Advanced Analysis Report

However, one crucial limitation is still in place: user-based segments have a maximum date range of 90 days (detailed information about segments can be found here). You face this limitation in any Google Analytics report where you want to use this type of segment and you’ll face it when creating a Segment Overlap in the Advanced Analysis section. If you try to create a report for a period which is longer than three months, you’ll see the following message:

Invalid date range

But what if we need to get information about the intersection over a longer period? In this case, BigQuery comes to the rescue. Let’s calculate a user’s intersection for one year. To achieve this, we need to run two SQL queries and visualize the data after that.

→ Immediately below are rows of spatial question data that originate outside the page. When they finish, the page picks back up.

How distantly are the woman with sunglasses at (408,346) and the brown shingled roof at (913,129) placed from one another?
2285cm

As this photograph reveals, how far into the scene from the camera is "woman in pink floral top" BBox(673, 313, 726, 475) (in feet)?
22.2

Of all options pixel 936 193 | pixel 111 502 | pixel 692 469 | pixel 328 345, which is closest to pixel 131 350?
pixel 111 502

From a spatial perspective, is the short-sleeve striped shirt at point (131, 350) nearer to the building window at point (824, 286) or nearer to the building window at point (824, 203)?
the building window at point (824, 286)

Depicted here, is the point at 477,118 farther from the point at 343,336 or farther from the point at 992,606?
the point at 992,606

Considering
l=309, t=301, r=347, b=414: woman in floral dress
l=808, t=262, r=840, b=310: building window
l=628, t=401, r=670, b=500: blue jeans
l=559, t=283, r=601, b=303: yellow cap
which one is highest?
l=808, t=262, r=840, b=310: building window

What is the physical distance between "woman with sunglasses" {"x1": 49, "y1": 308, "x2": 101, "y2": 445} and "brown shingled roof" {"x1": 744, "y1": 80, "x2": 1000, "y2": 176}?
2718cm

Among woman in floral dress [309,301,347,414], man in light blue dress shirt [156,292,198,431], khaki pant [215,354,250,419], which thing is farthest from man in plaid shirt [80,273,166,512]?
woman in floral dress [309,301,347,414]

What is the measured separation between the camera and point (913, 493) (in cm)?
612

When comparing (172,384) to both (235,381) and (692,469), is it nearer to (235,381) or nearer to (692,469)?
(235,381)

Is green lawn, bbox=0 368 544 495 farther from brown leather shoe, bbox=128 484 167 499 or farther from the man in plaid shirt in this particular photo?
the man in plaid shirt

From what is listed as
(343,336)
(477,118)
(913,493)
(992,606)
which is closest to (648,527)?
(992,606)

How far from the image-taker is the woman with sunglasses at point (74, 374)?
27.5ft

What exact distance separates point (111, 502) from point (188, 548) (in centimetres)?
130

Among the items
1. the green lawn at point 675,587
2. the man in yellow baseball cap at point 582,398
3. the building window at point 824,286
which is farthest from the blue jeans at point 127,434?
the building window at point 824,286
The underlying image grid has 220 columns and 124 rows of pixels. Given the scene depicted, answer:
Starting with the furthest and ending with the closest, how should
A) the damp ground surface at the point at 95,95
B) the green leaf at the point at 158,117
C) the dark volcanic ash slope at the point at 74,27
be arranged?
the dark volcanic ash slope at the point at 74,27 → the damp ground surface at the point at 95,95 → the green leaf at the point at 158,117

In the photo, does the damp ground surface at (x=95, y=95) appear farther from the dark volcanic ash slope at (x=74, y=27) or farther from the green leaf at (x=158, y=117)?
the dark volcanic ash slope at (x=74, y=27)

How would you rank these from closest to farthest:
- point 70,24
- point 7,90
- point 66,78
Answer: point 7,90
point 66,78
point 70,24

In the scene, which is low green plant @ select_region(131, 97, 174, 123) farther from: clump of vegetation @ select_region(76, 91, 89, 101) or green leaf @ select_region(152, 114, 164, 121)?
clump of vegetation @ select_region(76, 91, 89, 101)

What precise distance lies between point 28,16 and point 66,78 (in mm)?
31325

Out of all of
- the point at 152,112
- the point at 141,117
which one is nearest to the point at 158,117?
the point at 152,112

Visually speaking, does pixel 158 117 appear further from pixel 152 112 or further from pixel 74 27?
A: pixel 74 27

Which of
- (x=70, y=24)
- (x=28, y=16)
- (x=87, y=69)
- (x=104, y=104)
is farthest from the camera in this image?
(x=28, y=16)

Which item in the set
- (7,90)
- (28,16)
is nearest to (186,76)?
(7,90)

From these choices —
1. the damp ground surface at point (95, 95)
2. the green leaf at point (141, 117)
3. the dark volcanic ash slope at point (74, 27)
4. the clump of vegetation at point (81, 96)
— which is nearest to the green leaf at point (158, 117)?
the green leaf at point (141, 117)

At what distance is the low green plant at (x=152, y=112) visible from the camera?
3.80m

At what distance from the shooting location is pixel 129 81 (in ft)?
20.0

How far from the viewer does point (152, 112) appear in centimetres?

Let’s zoom in on that a little bit. First, look at query #1:

SELECT
    SUM(Group_A) AS visited_Page_A, SUM(Group_B) AS visited_Page_B
FROM (SELECT
    fullVisitorId,
CASE
    WHEN hits.page.pagePath CONTAINS '/pageA/' THEN 1
    ELSE 0
    END AS Group_A,
CASE
    WHEN hits.page.pagePath CONTAINS '/pageB/' THEN 1
    ELSE 0
    END AS Group_B,
FROM
    TABLE_DATE_RANGE( [pro-tracker-id.ga_sessions_], TIMESTAMP('2018-01-01'), TIMESTAMP('2018-12-31') )
WHERE
    hits.page.pagePath CONTAINS '/pageA/' OR hits.page.pagePath CONTAINS '/pageB/'
GROUP BY
    fullVisitorId, Group_A, Group_B)

In this query, we select users who have visited /pageA/ or /pageB/, group them into Group A and Group B (with the help of CASE statements) and calculate how many of them are there in each group. As a result, you get something like this:

First SQL query result

The purpose of the second query is to get the number which represents the intersection itself:

SELECT
    COUNT(fullVisitorId) AS visited_both_pages
FROM (SELECT
    fullVisitorId
FROM
    TABLE_DATE_RANGE( [pro-tracker-id.ga_sessions_], TIMESTAMP('2018-01-01'), TIMESTAMP('2018-12-31') )
WHERE
    hits.page.pagePath CONTAINS '/pageA/' OR hits.page.pagePath CONTAINS '/pageB/'
GROUP BY
    fullVisitorId
HAVING
    COUNT(CASE WHEN hits.page.pagePath CONTAINS '/pageA/' THEN 1 END) > 0
    AND
    COUNT(CASE WHEN hits.page.pagePath CONTAINS '/pageB/' THEN 1 END) > 0)

So, we have three numbers, yet we need to visualize them somehow. There is no way to insert a Venn Diagram in Microsoft Office or Google Spreadsheets but there are many free tools to do the job. For example, try this one. The end result should be something like this:

Final result

To summarize: in any Google Analytics report (including the Advanced Analysis), user-based segments have a maximum date range of 90 days which can be an inconvenient restriction in some cases. Fortunately, BigQuery can help overcome such limitations and provide us with the data for a longer period.